PARTS OF THE EXERCISE -
1. Please give the part of the Live P.D. article starting with "If you've never" and going on through "in real time.", substituting "Thursday" for "Friday".
2. Pick up the Live P.D. article after its last sentence and write what comes next.

The 7 Best Cops From 'Live P.D.'

The 7 Best Cops From 'Live P.D.'

We all have our favorites.

If you've never seen Live P.D. let me tell you, my friend, you are missing out. Live P.D. comes on every Friday and Saturday night following six sheriff's departments around the United States from 9 p.m. -12 a.m. If you have no plans like me (I'm having a killer summer, BTW) but you also want to feel like you're doing something, I highly recommend you watch this show. It is pretty much "Cops" but 1000 times better because you are watching it live in real time.

Since I live in South Carolina, I get to see two counties in action in my state, Richland County being just about 15 minutes away. Once you watch a few times you will start to see familiar faces and start building favorite police officers, here are my top seven.

[Records from a data source]

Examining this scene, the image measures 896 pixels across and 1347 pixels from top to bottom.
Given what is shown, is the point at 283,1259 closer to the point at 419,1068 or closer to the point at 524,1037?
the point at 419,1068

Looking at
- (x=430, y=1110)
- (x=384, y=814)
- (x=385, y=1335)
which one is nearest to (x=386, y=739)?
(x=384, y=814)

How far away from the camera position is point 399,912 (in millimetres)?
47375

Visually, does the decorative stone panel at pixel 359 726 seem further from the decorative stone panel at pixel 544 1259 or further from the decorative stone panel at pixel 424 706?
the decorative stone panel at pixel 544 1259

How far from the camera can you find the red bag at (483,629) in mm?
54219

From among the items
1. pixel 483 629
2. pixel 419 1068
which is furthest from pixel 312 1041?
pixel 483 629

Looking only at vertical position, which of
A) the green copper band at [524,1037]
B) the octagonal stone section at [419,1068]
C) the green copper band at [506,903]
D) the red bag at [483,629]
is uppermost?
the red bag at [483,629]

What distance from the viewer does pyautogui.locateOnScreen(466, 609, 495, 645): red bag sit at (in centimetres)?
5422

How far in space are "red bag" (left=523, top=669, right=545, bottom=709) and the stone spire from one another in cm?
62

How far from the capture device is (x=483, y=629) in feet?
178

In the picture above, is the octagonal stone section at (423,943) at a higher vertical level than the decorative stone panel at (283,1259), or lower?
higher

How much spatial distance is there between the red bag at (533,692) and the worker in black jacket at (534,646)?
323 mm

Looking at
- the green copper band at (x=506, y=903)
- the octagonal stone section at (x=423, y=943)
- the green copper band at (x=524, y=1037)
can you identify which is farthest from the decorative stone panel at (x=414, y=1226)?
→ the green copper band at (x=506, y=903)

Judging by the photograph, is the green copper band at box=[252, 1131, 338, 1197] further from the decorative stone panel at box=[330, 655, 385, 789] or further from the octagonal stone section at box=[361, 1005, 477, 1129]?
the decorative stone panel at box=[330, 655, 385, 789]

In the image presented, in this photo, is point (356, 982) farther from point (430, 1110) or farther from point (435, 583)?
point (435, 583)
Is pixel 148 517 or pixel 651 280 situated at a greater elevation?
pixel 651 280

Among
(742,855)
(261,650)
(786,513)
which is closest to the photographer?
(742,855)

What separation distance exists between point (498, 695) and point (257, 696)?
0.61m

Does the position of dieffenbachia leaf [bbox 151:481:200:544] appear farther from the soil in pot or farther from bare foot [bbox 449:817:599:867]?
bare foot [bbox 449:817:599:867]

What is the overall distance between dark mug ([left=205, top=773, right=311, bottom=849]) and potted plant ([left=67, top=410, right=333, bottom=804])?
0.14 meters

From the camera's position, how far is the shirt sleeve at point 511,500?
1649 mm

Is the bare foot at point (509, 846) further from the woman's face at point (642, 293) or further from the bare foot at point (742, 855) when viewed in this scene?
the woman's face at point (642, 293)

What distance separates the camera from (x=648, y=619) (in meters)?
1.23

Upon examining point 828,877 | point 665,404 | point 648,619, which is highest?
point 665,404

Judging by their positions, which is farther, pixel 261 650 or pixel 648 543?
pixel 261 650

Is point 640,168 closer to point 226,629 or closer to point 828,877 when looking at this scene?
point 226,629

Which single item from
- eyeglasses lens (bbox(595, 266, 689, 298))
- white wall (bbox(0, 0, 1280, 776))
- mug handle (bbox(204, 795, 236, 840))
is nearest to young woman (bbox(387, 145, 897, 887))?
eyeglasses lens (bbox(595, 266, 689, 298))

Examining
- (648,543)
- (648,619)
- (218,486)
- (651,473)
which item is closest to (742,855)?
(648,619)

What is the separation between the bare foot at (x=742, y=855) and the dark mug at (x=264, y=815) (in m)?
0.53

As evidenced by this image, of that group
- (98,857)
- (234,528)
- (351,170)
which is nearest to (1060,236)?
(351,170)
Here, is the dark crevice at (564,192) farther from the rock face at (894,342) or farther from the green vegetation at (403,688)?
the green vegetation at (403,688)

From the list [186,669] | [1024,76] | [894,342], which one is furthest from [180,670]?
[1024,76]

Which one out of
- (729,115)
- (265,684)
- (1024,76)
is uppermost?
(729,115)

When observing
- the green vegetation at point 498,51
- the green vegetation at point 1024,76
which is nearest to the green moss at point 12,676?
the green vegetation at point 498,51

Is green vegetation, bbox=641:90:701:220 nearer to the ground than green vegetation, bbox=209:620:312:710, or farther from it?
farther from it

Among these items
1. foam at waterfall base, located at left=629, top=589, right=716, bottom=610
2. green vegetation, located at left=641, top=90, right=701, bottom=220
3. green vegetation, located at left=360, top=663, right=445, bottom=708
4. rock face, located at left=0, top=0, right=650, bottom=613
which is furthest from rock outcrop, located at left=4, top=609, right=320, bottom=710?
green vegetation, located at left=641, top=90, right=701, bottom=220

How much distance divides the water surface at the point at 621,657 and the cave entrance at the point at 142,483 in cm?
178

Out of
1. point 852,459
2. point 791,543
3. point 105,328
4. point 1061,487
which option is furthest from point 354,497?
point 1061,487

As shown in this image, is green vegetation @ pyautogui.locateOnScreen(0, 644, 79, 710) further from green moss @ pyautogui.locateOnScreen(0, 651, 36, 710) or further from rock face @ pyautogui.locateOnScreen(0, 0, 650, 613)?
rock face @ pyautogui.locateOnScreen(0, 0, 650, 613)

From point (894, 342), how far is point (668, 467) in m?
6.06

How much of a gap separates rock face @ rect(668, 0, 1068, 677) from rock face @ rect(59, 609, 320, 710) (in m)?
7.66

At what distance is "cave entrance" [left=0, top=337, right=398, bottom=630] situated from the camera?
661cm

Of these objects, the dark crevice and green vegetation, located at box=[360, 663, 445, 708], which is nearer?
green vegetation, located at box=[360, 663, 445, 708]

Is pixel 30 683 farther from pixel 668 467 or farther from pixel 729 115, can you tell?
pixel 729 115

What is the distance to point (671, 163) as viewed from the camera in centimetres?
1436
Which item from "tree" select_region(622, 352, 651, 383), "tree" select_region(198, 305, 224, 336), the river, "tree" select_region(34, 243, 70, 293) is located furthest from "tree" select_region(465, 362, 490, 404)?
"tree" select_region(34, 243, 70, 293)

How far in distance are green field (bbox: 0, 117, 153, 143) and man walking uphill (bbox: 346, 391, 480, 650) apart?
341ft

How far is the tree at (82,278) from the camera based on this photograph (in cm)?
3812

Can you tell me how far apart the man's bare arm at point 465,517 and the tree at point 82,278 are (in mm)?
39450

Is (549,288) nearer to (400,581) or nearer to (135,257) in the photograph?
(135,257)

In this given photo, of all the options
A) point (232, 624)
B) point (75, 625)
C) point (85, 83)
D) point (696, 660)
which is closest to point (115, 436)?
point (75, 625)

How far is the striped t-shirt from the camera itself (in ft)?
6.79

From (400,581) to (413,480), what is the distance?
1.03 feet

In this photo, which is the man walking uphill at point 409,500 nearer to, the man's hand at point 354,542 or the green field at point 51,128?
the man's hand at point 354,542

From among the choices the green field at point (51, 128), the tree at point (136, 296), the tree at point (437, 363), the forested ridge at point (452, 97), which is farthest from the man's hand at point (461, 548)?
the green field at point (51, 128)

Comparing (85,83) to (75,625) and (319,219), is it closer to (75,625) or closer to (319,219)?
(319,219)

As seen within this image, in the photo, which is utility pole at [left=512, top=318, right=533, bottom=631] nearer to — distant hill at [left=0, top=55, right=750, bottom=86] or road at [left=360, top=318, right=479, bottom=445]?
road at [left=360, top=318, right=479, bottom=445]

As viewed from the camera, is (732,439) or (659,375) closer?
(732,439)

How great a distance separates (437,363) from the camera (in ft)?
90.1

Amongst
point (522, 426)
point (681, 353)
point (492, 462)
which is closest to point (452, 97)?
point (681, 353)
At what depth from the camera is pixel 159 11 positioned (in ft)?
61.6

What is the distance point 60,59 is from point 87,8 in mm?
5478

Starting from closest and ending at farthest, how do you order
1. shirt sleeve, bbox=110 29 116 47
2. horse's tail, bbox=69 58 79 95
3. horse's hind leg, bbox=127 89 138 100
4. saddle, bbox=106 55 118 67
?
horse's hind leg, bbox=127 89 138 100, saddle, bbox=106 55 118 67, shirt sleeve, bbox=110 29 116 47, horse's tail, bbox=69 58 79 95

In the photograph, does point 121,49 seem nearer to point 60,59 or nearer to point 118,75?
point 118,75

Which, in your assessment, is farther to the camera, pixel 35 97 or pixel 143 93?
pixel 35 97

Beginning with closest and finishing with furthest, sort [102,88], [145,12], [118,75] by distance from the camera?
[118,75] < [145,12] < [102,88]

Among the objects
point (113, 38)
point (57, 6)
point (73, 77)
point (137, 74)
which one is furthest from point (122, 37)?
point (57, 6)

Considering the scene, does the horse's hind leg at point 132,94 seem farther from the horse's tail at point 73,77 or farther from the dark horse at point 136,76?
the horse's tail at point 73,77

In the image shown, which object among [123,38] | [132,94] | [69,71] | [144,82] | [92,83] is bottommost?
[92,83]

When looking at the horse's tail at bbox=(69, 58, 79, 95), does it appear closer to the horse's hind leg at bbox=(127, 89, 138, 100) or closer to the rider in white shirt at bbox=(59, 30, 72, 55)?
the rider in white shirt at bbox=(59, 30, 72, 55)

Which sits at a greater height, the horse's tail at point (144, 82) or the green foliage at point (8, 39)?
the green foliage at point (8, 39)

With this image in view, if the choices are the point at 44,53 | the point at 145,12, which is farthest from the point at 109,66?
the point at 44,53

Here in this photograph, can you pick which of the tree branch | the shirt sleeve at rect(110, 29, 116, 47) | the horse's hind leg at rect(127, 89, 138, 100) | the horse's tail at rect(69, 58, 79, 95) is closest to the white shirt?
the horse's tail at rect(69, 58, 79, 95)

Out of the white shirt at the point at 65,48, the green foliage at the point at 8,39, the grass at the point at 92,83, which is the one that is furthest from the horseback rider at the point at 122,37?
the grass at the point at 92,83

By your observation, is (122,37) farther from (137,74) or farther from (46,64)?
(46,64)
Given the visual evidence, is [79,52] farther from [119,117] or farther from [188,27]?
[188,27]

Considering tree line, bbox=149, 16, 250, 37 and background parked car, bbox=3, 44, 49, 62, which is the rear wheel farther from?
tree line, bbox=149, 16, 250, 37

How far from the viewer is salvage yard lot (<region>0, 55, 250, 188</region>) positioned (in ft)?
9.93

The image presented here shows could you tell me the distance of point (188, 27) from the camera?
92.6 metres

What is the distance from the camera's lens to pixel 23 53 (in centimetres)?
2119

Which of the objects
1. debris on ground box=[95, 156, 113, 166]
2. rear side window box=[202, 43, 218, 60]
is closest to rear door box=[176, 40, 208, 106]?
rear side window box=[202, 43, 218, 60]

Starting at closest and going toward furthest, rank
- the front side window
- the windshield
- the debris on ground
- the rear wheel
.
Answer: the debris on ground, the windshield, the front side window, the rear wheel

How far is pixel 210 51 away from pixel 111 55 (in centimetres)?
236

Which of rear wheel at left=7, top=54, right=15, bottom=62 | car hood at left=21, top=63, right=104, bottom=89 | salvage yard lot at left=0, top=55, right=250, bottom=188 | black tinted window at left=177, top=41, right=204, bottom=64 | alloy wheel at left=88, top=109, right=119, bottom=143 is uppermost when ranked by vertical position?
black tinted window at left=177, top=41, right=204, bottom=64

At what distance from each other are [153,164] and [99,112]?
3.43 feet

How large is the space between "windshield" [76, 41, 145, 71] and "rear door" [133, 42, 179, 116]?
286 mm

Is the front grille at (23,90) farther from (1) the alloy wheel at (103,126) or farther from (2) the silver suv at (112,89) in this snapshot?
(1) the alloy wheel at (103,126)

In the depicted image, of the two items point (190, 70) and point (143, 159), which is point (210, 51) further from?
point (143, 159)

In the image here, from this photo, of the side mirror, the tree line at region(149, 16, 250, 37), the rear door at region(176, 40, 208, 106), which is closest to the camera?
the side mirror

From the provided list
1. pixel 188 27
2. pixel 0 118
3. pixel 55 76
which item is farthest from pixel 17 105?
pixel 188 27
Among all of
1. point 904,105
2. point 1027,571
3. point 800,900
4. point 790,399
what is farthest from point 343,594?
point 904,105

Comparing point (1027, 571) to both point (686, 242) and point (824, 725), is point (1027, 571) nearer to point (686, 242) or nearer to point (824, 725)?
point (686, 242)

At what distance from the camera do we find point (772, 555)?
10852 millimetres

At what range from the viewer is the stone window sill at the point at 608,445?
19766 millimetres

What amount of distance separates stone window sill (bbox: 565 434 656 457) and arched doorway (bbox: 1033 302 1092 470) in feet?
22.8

ANSWERS GIVEN -
1.
If you've never seen Live P.D. let me tell you, my friend, you are missing out. Live P.D. comes on every Thursday and Saturday night following six sheriff's departments around the United States from 9 p.m. -12 a.m. If you have no plans like me (I'm having a killer summer, BTW) but you also want to feel like you're doing something, I highly recommend you watch this show. It is pretty much "Cops" but 1000 times better because you are watching it live in real time.

2.
1. Deputy Chris Mastrianni, Richland County Sheriff's Department, South Carolina

Coming in at numero uno is my man Chris, or "Fastrianni" as he's known for his speed when running down suspects on foot. I'll say it, he's good looking (and probably married and he and his wife are probably so much in love that you have to also love them, BUT ANYWAYS.) As serious as Mastrianni is, he seems to have a genuine care for the people of Richland County. *Bonus fact: my friends and I call him Officer Juicy Lips because ya boy has got a serious pout.*

2. Deputy Kevin Lawrence, Richland County Sheriff's Department, South Carolina

Deputy Lawrence is the man. He is very cool with the people of Richland County and makes sure to listen to everyone and helps everyone remain calm. HOWEVER, don't mess with him, because if you're going to disrespect him he'll put you in your place for sure.

3. Sgt. Sean "Sticks" Larkin, Tulsa Police Department, Oklahoma

OKAY. He is a #silverfox. A father with a sleeve tattoo who works with the Tulsa Gang Unit. So I'm just going to go ahead and say he's cooler than most dads.

4.Trooper Todd Poole, Arizona State Troopers

This man is THICK. He could probably lift a car if he wanted to. On one episode he carried a lawnmower off the interstate and I'm sure it was crazy heavy. The picture above is truly my favorite, a suspect had run into a mall and for some reason that required an assault rifle.

5. Trooper James Casey, Arizona State Troopers

Trooper James Casey is chill. He's a kind man but of course, because he is a state trooper, he's obviously stern.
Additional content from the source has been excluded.